**EXERCISE INSTRUCTIONS**. Please write out the whole listing that follows exactly; the pictures stay out.

**INPUT DATA**.
..............................

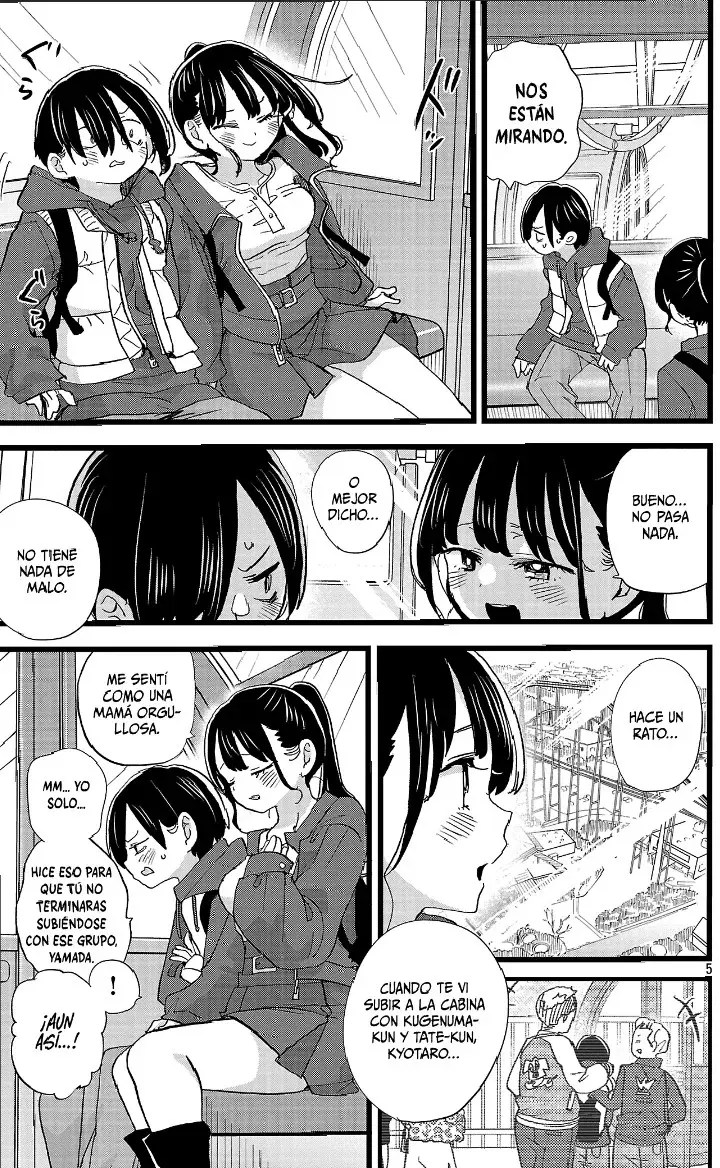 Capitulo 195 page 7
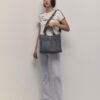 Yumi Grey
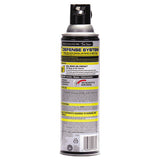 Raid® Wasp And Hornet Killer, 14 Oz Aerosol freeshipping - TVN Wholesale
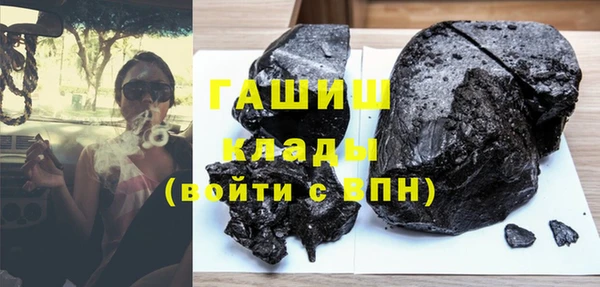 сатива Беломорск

..............................

**RESULT OF THIS TASK**.
 Capitulo 195 page 7
 Yumi Grey
 Raid® Wasp And Hornet Killer, 14 Oz Aerosol freeshipping - TVN Wholesale
 сатива Беломорск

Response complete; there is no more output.